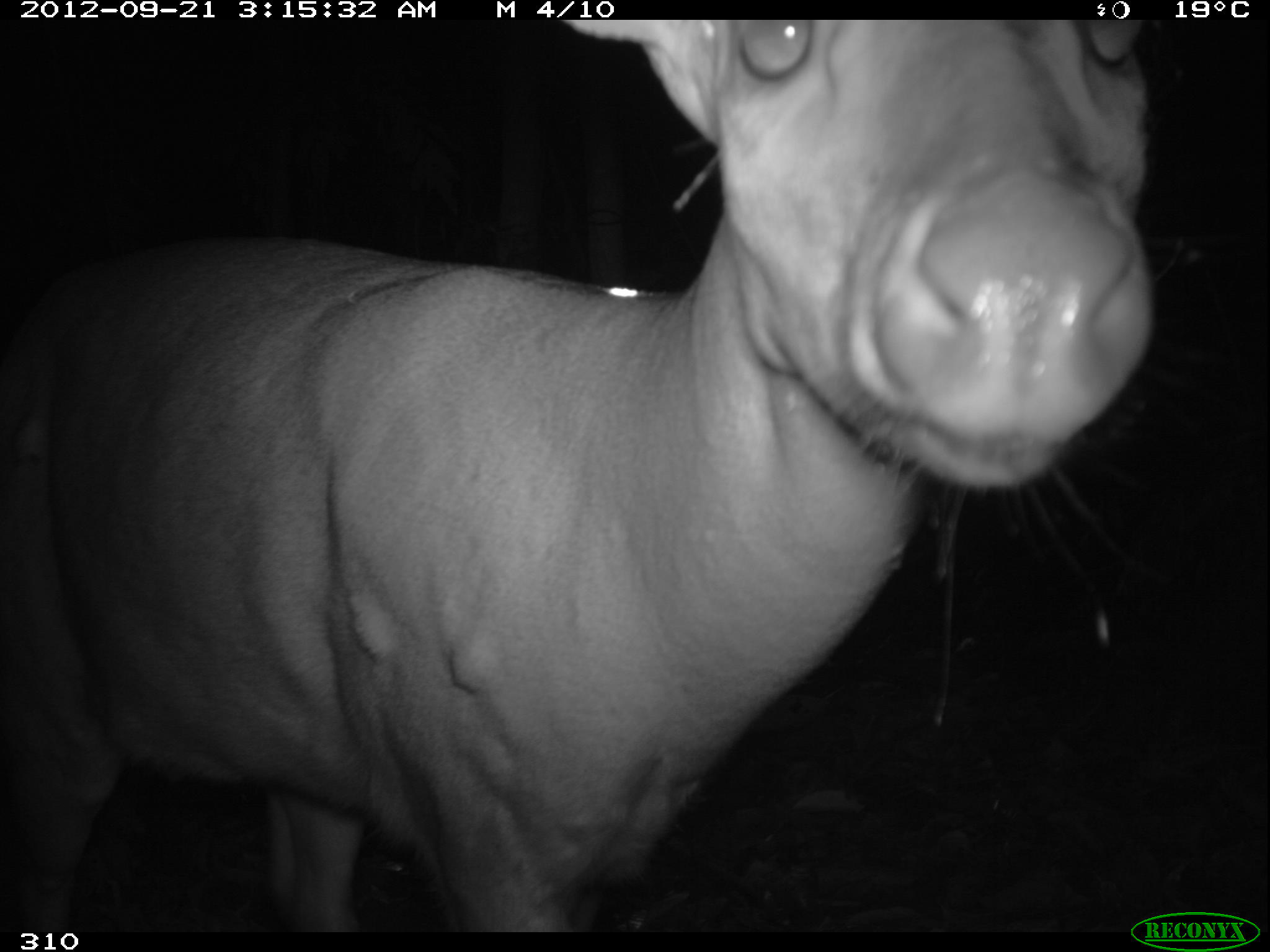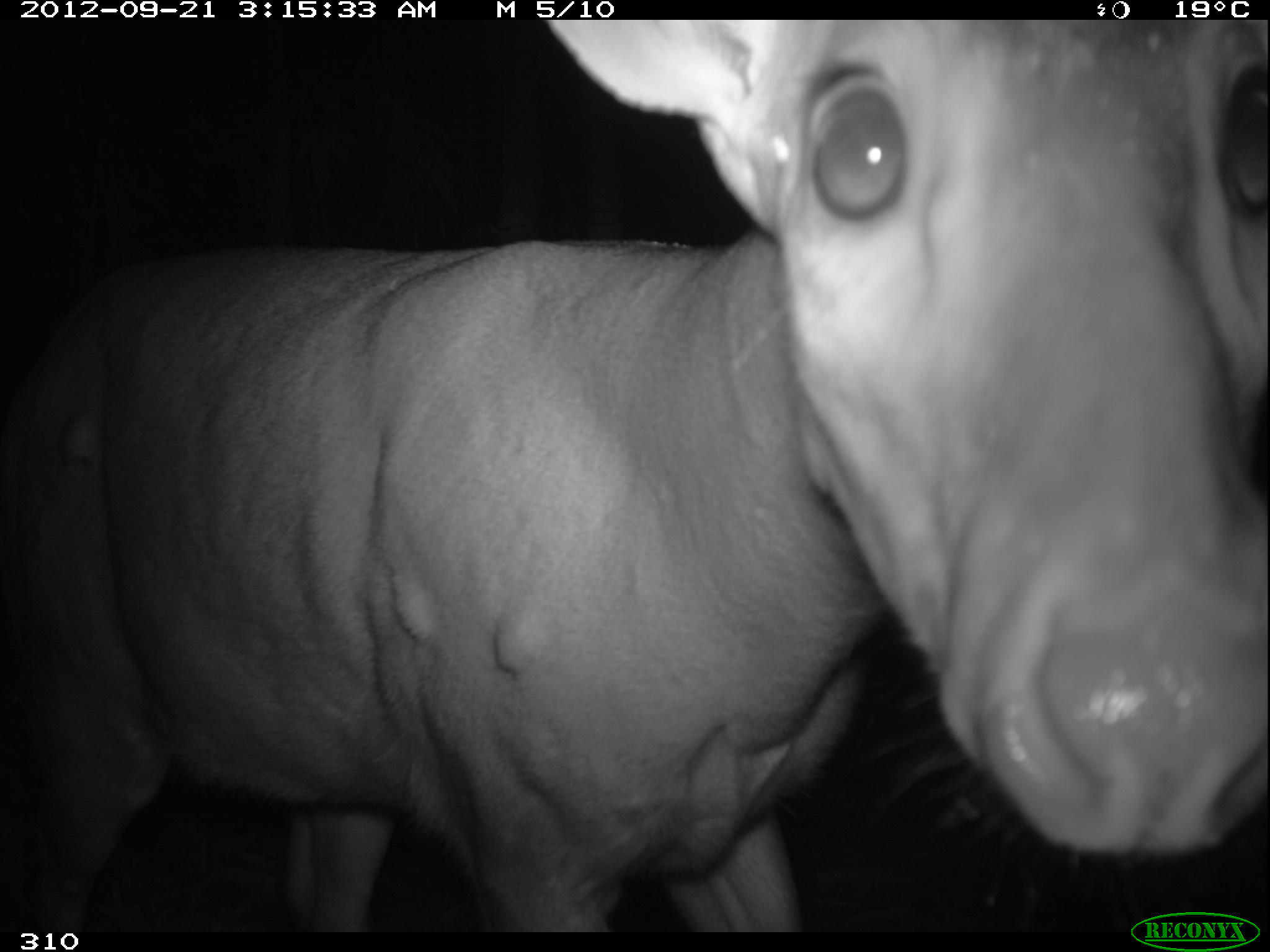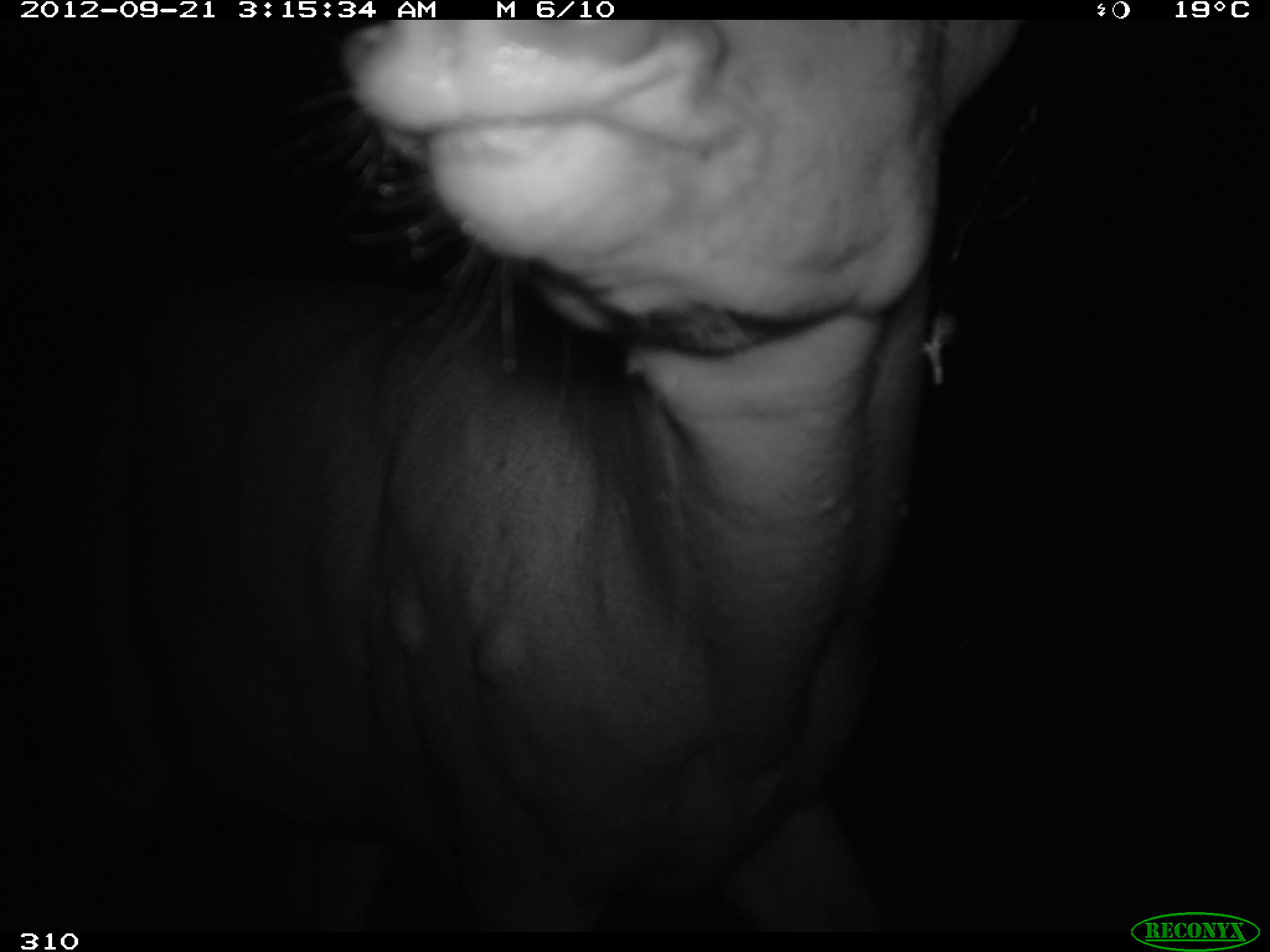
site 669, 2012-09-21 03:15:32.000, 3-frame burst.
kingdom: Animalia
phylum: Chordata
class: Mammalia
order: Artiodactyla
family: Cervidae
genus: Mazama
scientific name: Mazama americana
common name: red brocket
....................
[Goal of the exercise] When copying the material, leave every image behind and keep each line verbatim.

[Answer space]
site 669, 2012-09-21 03:15:32.000, 3-frame burst.
kingdom: Animalia
phylum: Chordata
class: Mammalia
order: Artiodactyla
family: Cervidae
genus: Mazama
scientific name: Mazama americana
common name: red brocket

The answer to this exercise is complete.